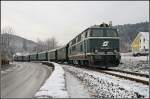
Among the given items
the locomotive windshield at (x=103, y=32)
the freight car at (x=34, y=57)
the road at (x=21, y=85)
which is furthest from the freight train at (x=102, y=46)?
the freight car at (x=34, y=57)

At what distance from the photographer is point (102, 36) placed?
29250 mm

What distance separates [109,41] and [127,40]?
5132 inches

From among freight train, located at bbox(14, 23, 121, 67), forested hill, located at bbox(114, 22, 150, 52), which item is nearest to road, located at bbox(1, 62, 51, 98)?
freight train, located at bbox(14, 23, 121, 67)

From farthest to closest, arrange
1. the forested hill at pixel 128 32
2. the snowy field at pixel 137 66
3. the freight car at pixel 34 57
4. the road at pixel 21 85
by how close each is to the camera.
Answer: the forested hill at pixel 128 32 < the freight car at pixel 34 57 < the snowy field at pixel 137 66 < the road at pixel 21 85

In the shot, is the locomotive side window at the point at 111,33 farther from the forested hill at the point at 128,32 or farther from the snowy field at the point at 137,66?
the forested hill at the point at 128,32

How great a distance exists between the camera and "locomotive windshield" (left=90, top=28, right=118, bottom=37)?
29.3m

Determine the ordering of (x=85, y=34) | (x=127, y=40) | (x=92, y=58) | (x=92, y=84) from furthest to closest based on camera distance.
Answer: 1. (x=127, y=40)
2. (x=85, y=34)
3. (x=92, y=58)
4. (x=92, y=84)

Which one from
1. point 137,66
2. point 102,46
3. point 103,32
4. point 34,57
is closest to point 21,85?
point 102,46

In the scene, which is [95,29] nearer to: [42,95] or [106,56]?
[106,56]

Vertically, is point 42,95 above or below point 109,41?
below

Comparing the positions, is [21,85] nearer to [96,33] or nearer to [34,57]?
[96,33]

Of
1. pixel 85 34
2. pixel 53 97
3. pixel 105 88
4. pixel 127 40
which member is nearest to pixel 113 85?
pixel 105 88

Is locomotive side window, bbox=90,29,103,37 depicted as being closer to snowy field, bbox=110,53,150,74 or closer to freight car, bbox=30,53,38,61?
snowy field, bbox=110,53,150,74

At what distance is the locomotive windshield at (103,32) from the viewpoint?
1152 inches
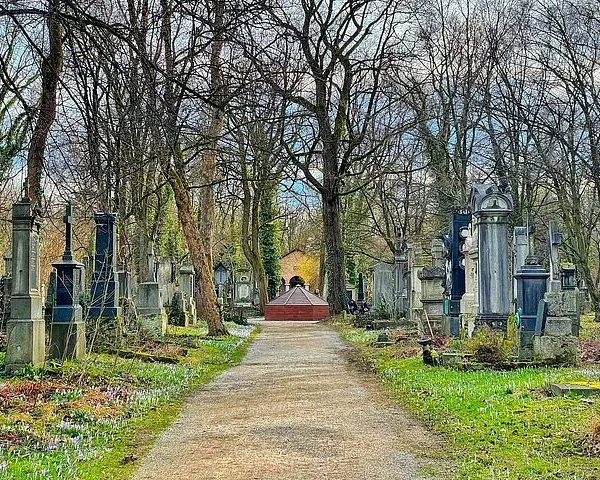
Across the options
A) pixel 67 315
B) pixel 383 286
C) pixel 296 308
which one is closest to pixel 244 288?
pixel 296 308

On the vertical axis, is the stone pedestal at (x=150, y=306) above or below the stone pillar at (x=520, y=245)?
below

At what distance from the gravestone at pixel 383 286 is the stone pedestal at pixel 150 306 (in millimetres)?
11619

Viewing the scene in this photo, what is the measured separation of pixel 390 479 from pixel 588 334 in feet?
58.5

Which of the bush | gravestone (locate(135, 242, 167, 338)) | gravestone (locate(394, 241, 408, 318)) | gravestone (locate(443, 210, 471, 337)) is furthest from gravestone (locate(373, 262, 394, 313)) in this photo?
the bush

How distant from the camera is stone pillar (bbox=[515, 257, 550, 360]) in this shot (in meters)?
15.0

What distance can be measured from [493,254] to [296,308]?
83.6 ft

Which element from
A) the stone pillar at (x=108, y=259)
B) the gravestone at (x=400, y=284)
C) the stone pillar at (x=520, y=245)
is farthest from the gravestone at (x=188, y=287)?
the stone pillar at (x=520, y=245)

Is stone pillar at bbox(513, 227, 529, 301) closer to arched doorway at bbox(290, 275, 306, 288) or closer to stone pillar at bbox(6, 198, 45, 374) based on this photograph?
stone pillar at bbox(6, 198, 45, 374)

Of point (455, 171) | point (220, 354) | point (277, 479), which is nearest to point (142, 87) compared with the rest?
point (277, 479)

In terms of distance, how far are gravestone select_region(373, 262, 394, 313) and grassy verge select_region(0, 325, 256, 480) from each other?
18789 millimetres

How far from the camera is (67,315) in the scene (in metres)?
15.0

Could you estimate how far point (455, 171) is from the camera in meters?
36.4

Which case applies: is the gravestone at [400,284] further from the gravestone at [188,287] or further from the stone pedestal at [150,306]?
the stone pedestal at [150,306]

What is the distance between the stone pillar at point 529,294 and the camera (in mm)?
15016
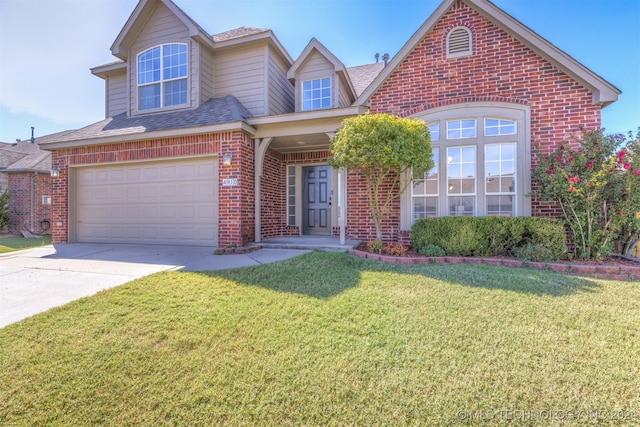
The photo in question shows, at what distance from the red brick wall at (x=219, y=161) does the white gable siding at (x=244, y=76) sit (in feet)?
5.45

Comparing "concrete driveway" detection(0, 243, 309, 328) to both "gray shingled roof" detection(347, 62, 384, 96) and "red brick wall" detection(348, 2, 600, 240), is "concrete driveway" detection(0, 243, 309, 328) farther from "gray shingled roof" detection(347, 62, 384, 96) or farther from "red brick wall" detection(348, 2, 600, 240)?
"gray shingled roof" detection(347, 62, 384, 96)

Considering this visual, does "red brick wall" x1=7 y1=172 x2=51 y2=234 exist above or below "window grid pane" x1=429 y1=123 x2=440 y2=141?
below

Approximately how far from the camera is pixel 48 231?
13.4 meters

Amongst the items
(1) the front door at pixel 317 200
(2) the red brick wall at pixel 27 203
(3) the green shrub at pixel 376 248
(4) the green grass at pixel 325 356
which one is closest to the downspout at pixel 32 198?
(2) the red brick wall at pixel 27 203

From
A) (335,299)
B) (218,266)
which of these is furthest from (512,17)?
(218,266)

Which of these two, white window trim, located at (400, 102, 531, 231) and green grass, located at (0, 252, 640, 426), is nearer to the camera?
green grass, located at (0, 252, 640, 426)

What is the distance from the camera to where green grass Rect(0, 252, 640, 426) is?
1833 mm

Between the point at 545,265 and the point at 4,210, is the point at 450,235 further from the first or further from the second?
the point at 4,210

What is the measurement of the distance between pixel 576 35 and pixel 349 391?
37.3 feet

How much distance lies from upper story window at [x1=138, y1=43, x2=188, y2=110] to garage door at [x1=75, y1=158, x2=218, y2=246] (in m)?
2.16

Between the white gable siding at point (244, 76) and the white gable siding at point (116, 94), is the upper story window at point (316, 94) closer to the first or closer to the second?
the white gable siding at point (244, 76)

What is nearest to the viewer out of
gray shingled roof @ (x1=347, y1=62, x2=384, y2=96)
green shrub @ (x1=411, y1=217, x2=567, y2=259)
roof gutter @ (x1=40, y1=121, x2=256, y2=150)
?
green shrub @ (x1=411, y1=217, x2=567, y2=259)

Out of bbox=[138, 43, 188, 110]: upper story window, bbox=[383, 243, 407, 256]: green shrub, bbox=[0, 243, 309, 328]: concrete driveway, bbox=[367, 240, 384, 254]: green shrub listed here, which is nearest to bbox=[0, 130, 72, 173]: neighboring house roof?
bbox=[138, 43, 188, 110]: upper story window

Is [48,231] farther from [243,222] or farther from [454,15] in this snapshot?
[454,15]
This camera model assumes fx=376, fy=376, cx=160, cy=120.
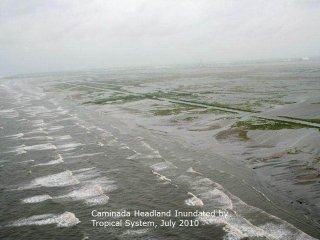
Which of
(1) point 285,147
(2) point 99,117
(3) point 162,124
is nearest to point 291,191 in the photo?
(1) point 285,147

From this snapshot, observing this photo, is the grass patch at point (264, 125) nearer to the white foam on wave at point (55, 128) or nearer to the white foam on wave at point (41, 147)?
the white foam on wave at point (41, 147)

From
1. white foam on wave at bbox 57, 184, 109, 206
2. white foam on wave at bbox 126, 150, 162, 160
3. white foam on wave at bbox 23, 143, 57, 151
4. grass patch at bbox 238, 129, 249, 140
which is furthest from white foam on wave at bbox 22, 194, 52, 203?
grass patch at bbox 238, 129, 249, 140

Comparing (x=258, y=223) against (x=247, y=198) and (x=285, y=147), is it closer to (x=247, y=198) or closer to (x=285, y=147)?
(x=247, y=198)

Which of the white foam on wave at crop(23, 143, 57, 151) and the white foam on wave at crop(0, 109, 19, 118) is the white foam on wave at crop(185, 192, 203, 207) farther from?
the white foam on wave at crop(0, 109, 19, 118)

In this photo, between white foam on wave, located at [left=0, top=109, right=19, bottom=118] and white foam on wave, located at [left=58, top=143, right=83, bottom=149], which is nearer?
white foam on wave, located at [left=58, top=143, right=83, bottom=149]

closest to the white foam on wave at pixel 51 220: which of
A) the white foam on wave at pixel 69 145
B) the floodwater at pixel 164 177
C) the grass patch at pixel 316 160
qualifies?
the floodwater at pixel 164 177

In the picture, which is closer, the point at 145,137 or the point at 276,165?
the point at 276,165
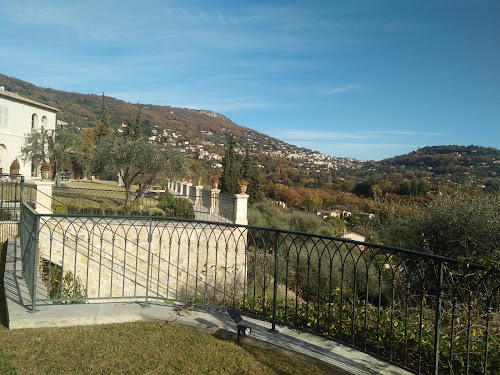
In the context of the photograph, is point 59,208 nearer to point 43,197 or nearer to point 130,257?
point 43,197

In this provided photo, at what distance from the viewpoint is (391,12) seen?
19.4 m

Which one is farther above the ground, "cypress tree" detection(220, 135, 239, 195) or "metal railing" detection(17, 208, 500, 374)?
"cypress tree" detection(220, 135, 239, 195)

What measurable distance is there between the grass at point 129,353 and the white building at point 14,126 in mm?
32321

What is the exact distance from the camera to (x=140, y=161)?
18.7m

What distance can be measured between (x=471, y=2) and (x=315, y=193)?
2811cm

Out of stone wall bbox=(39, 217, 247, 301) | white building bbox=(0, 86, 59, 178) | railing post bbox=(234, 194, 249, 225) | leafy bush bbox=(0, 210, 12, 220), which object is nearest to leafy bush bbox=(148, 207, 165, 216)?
stone wall bbox=(39, 217, 247, 301)

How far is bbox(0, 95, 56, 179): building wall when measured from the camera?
31.5 meters

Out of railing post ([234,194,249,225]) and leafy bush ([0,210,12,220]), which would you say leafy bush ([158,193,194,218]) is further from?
leafy bush ([0,210,12,220])

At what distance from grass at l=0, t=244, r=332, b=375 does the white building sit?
3232cm

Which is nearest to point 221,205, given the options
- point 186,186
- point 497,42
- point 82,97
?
point 186,186

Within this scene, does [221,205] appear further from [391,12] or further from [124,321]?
[391,12]

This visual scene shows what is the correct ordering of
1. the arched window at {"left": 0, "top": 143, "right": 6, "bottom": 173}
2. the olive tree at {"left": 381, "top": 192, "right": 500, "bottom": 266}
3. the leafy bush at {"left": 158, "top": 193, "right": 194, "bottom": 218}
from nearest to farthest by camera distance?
1. the olive tree at {"left": 381, "top": 192, "right": 500, "bottom": 266}
2. the leafy bush at {"left": 158, "top": 193, "right": 194, "bottom": 218}
3. the arched window at {"left": 0, "top": 143, "right": 6, "bottom": 173}

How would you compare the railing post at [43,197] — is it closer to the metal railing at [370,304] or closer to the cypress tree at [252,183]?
the metal railing at [370,304]

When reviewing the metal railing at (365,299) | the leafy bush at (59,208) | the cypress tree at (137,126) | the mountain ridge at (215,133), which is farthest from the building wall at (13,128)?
the metal railing at (365,299)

Stated exercise >>
From the line containing "Within this scene, does" down to the last line, reproduce the records exactly. Include both ends.

Answer in full >>
Within this scene, does [221,205] appear further from [391,12] or further from [124,321]?
[391,12]

This visual scene shows what is the correct ordering of
1. the arched window at {"left": 0, "top": 143, "right": 6, "bottom": 173}
2. the olive tree at {"left": 381, "top": 192, "right": 500, "bottom": 266}
3. the leafy bush at {"left": 158, "top": 193, "right": 194, "bottom": 218}
from nearest to farthest by camera distance?
1. the olive tree at {"left": 381, "top": 192, "right": 500, "bottom": 266}
2. the leafy bush at {"left": 158, "top": 193, "right": 194, "bottom": 218}
3. the arched window at {"left": 0, "top": 143, "right": 6, "bottom": 173}

How would you compare the railing post at [43,197] — is it closer to the metal railing at [370,304] or closer to the cypress tree at [252,183]?
the metal railing at [370,304]

When reviewing the metal railing at (365,299) | the leafy bush at (59,208) | the cypress tree at (137,126) | the mountain ridge at (215,133), which is farthest from the building wall at (13,128)?
the metal railing at (365,299)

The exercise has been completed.